Figure 2 : Association of regional BOLD fluctuations with changes in heart rate at the group level. Statistical map of one-sample t-test considering patients and controls (n=44), thresholded with a voxel-wise threshold of family-wise error (FWE) rate p < 0.05 corrected for multiple comparisons using the random-field theory (Worsley et al., 1996).

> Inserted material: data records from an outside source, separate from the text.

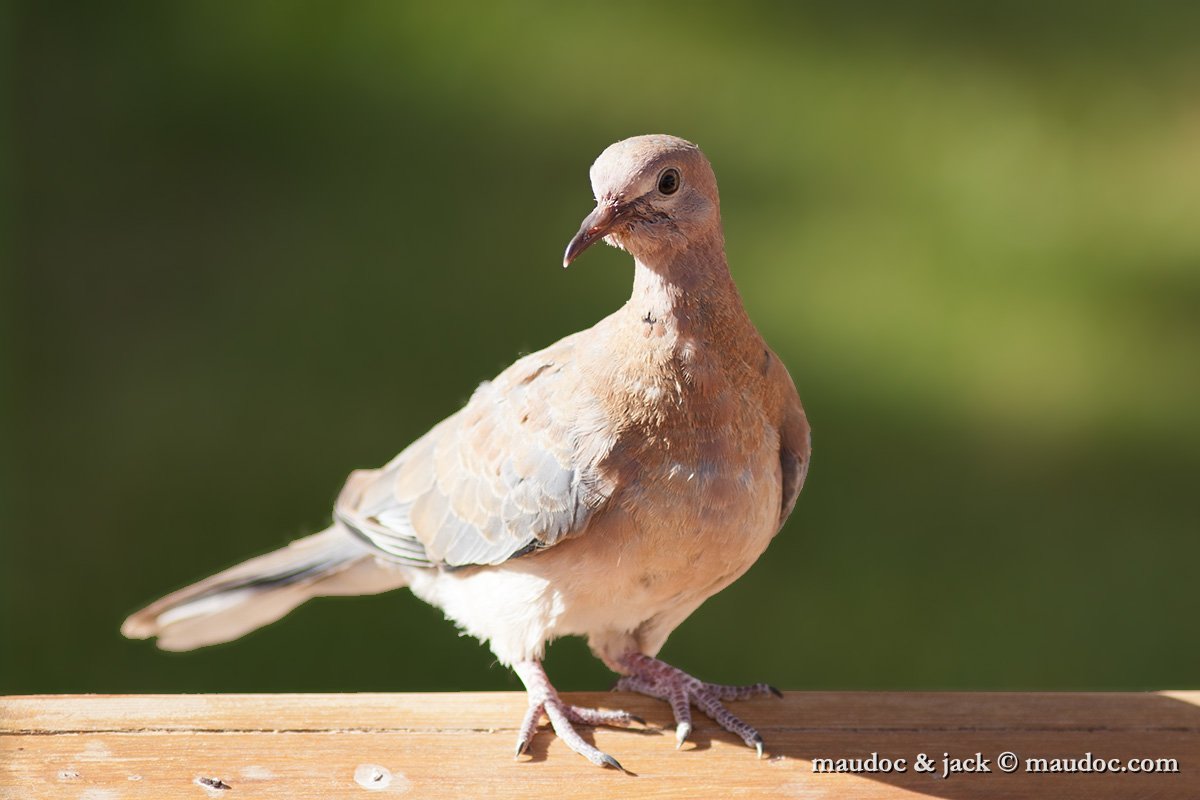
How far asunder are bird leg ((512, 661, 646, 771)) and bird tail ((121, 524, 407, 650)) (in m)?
0.49

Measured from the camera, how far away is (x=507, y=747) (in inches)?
92.7

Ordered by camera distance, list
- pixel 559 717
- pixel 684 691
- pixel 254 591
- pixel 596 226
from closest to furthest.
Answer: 1. pixel 596 226
2. pixel 559 717
3. pixel 684 691
4. pixel 254 591

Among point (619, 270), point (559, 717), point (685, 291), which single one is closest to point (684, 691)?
point (559, 717)

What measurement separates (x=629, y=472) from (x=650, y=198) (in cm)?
47

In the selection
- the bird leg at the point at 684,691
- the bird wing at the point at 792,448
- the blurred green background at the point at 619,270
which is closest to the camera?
the bird leg at the point at 684,691

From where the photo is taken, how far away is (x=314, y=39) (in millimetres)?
5219

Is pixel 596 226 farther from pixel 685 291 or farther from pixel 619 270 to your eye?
pixel 619 270

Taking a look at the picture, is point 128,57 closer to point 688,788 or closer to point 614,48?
point 614,48

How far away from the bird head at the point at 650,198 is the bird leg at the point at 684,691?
0.82m

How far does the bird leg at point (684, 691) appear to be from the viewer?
2.44 m

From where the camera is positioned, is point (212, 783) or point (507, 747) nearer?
point (212, 783)

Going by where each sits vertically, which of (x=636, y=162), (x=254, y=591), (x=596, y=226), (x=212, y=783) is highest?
(x=636, y=162)

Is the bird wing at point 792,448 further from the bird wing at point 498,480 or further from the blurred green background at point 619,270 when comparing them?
the blurred green background at point 619,270

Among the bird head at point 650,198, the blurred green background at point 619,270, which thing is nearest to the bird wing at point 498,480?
the bird head at point 650,198
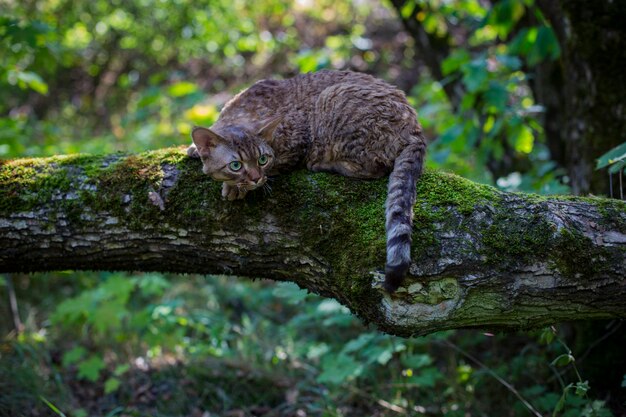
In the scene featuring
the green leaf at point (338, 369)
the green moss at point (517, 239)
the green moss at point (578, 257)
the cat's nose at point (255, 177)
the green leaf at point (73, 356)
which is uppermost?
the cat's nose at point (255, 177)

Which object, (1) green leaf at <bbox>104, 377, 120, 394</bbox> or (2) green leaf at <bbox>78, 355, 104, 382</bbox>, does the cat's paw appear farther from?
(2) green leaf at <bbox>78, 355, 104, 382</bbox>

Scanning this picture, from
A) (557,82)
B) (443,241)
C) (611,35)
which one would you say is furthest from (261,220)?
(557,82)

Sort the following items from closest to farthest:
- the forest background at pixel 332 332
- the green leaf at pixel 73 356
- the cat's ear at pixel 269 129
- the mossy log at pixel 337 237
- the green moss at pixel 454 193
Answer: the mossy log at pixel 337 237 < the green moss at pixel 454 193 < the cat's ear at pixel 269 129 < the forest background at pixel 332 332 < the green leaf at pixel 73 356

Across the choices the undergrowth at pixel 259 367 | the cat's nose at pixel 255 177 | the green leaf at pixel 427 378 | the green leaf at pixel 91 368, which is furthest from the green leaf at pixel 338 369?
the green leaf at pixel 91 368

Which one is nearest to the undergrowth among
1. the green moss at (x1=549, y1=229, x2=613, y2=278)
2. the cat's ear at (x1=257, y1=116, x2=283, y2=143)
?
the green moss at (x1=549, y1=229, x2=613, y2=278)

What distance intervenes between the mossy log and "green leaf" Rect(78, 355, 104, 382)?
68.9 inches

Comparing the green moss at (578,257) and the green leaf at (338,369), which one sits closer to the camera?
the green moss at (578,257)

* Related file: ttest1_HR_all_subjects.nii.gz
Figure 5: Differences in seed-based FC between low and high LF-HRV state with seeds placed in the (top panel) right caudal temporal thalamus and (bottom panel) left posterior parietal thalamus. The first and second rows of each panel show the fisher-transformed correlations average across all healthy controls and epilepsy patients, respectively. Red color indicates higher (towards positive values) connectivity with the seed region in high LF-HRV state whereas blue color indicates lower connectivity. The last row of each panel shows the two-sample t-test thresholded at p < 0.001 (uncorrected). Even though no significant differences were found between the two groups after correcting for multiple comparison (FWE; p < 0.05), the differences observed with p < 0.001 (uncorrected) are consistent with the results obtained with the analysis in the atlas space (Fig. 3-Fig.4) where the spatial autocorrelation between voxels of the same parcel are implicitly taken into account.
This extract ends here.